Même si l’opéra Lodoïska (1791) de Luigi Cherubini (1760-1842) a connu un certain regain d’intérêt au point d’ailleurs d’avoir été donné en 2010 au Théâtre des Champs-Elysées, seule l’Ouverture continue de bénéficier d’une certaine popularité. Dans cette page aux interventions savamment dosées, l’Orchestre de chambre de Bâle fait valoir de belles sonorités et l’alliance entre instruments d’époque (les cuivres) et modernes (les flûtes notamment) est du plus bel effet, entraîné par la direction très vive de Giovanni Antonini.

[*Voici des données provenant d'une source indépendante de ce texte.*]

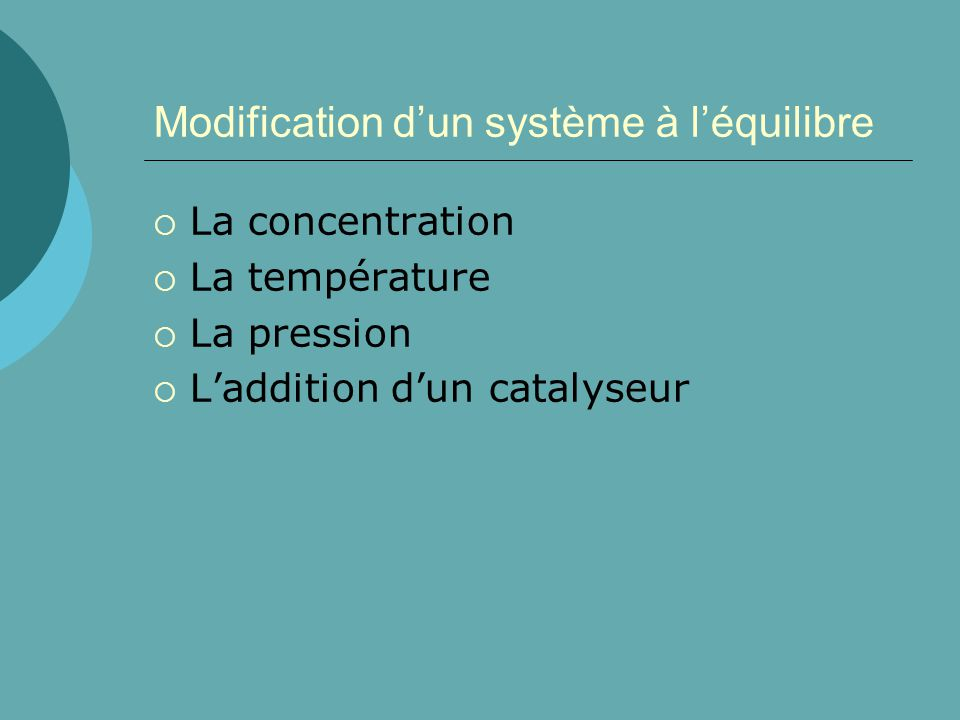 Modification dun système à léquilibre La concentration La température La pression Laddition dun catalyseur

Parmi les rares portraits le représentant, un tableau de David nous montre François Devienne tenant dans ses mains une flûte. Même s’il a laissé derrière lui quelques opéras, c’est en effet surtout par ses compositions pour cet instrument qu’il est resté célèbre. Pantalon, chemise et veste noirs, Emmanuel Pahud s’avance sur scène d’un pas décidé et c’est bien ainsi qu’il doit véritablement empoigner cette œuvre au premier mouvement incroyablement virtuose. Le flûtiste, par ailleurs solo des Berliner Philharmoniker depuis maintenant plus de vingt ans, fait montre d’une incroyable technique (les détachés, l’agilité des doigts): comme on dit chez les musiciens, «ça tricote»! Au diapason des exigences requises chez le soliste, l’orchestre est virevoltant et entraîne les auditeurs dans des bourrasques sonores insoupçonnées. Après un deuxième mouvement assez convenu (thème, réexposition, cadence confiée au soliste...), le concerto s’achève par un magnifique Rondo allegretto qui n’est pas sans préfigurer les sonorités du troisième mouvement du célèbre concerto de Mercadante.
Aussi étonnant cela puisse-t-il peut-être paraître, difficile ensuite de passer à l’Andante pour flûte de Mozart qui est beau, certes, mais convenu et sans grande imagination: ce n’est pas parce que Mozart est à la plume qu’il faut crier au génie à chaque fois! Plus intéressant ensuite, le Concerto pour flûte de Gluck débute par un premier mouvement qui fut l’exact opposé du premier mouvement du concerto de Devienne: ici, l’attention se porte sur la mélodie et sur le style galant et non sur la technique qui, même si elle est présente, ne se fait jamais véritablement sentir. Il en fut de même dans le deuxième mouvement, d’une infinie délicatesse digne d’une porcelaine de Sèvres, Pahud jouant cette page avec une extraordinaire sobriété. Chaleureusement applaudi (après un accueil du public jusque-là plus poli qu’enthousiaste), le flûtiste nous fit entendre une nouvelle page virtuose, un Rondo en sol majeur, due cette fois-ci au compositeur Antoine Hugot (1761-1803), surtout connu pur avoir été un des grands professeurs de flûte du Conservatoire national de musique réorganisé par la Convention le 16 thermidor an III, soit le 3 août 1795 (sur ce sujet, on pourra se reporter au livre d’Adélaïde de Place La Vie musicale en France au temps de la Révolution, Fayard, pp. 268 sq.). Ce Rondo mêla très adroitement la technique de Devienne dans un premier temps avant que la nonchalance rythmique de Gluck ne reprenne le dessus dans un second: là encore, démonstration sans faille de Pahud, sans conteste un des plus brillants représentants de sa génération.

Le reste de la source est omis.